In my opinion, the best lactose free milk has some lactose filtration in the process. The brands that just dump lactase on the milk without filtering lactose are actually sweet, like they dumped a bunch of sugar in it.
It's not possible to filter lactose out of the milk. The only possibility to get lactose free milk is to split lactose into glucose and galactose with the enzyme lactase. And that's actually is done: just dump lactase into cow milk. I never drank not sweet lactose free milk.
But, if one is about to make a milk powder, then it is possible to remove the split lactose sugar crystals. But it's not milk anymore..
You can do it the other way around: instead of filtering lactose out of the milk you filter the solids making a protein and fats concentrate.
This is mostly used as a preprocessing step for cheese production, but by rehydrating you get ultra-filtered milk, which are lactose-free and not sweet.
Oh yes.. I haven't thought of this. Oh my. Ultrafiltration by/with osmosis and a semi permeable membrane allows to remove water and small molecules. The same process as dialysis-treatment in kidney failure. To get the sugar and water solubles out of milk, you need to pull a bit of the water from the milk and with it all the stuff that is smaller than the holes in the membrane (filter).
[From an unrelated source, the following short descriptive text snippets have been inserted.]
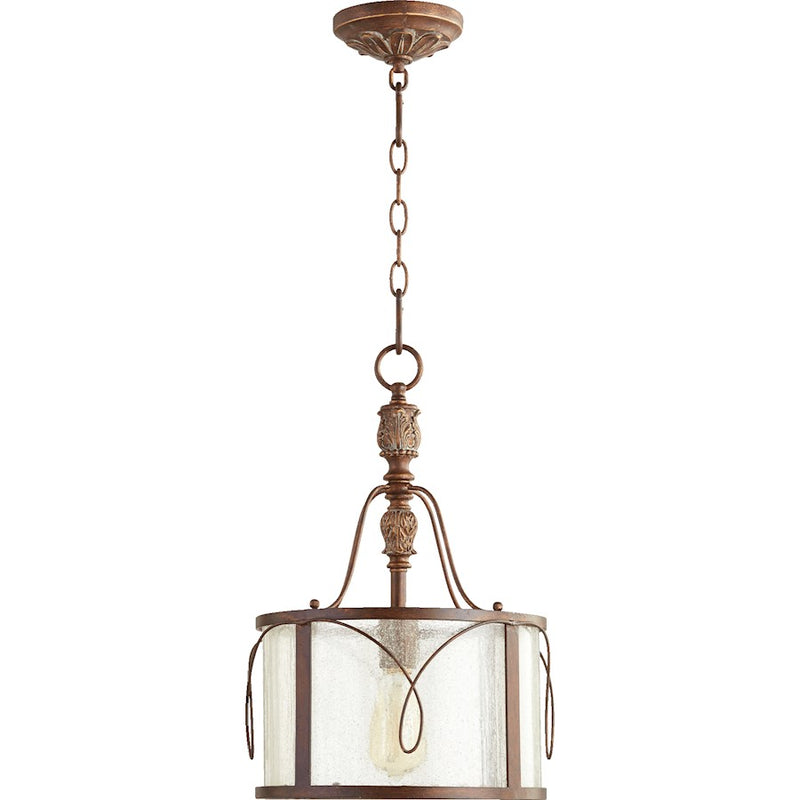 Quorum Salento 1 Light Pendant, Vintage Copper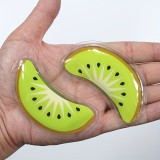 Wiederverwendbare Kiwi-K&uuml;hlgele f&uuml;r Augen und Gesicht - K&auml;ltebehandlung (4 St&uuml;ck)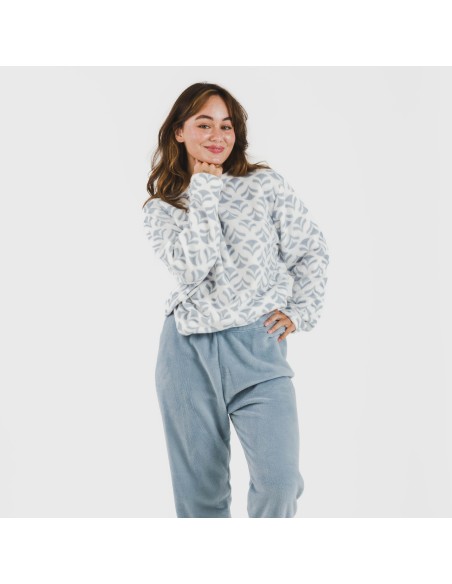 Pijama coral Etea indigo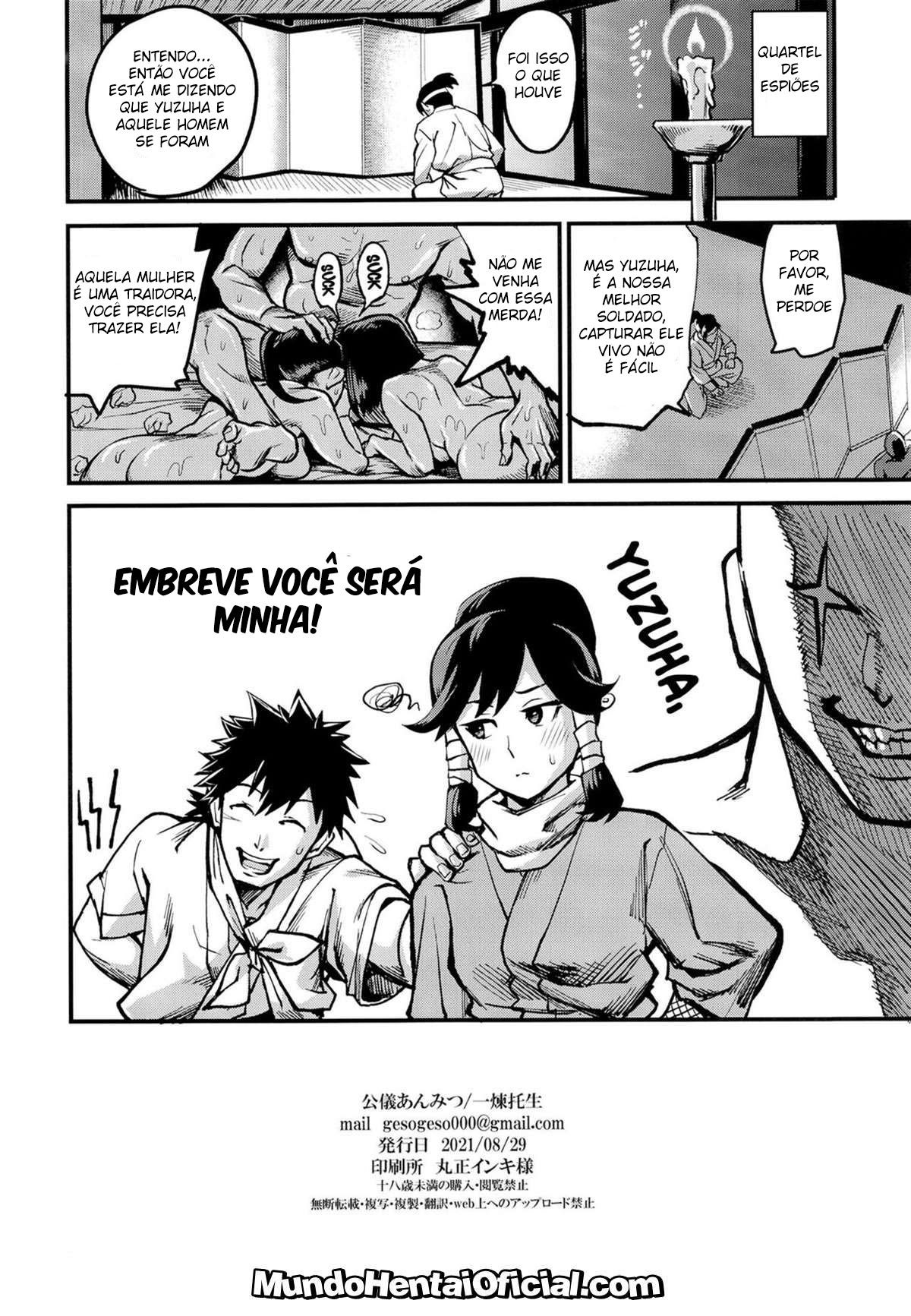A Viagem Pervertida de uma Kunoichi - Page 29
And then, you readd plain water or take the ultrafiltrate and do a second stage of filtering with even finer membrane. And readd this to the now concentrated, thick milk. If it's not like the principle of dialysis, then maybe be like lipidapheresis which is a bit different in function. Or a Mix of the two systems :)
From my understanding they take advantage of lactose being smaller than milk and they just get the milk "stuck" in the filter and then throw out the unfiltered lactose.
Yes, they do it with ultrafiltration and as the patent says with nano filtration and, with salt addition to get reversed osmosis. The steps are quite clear described.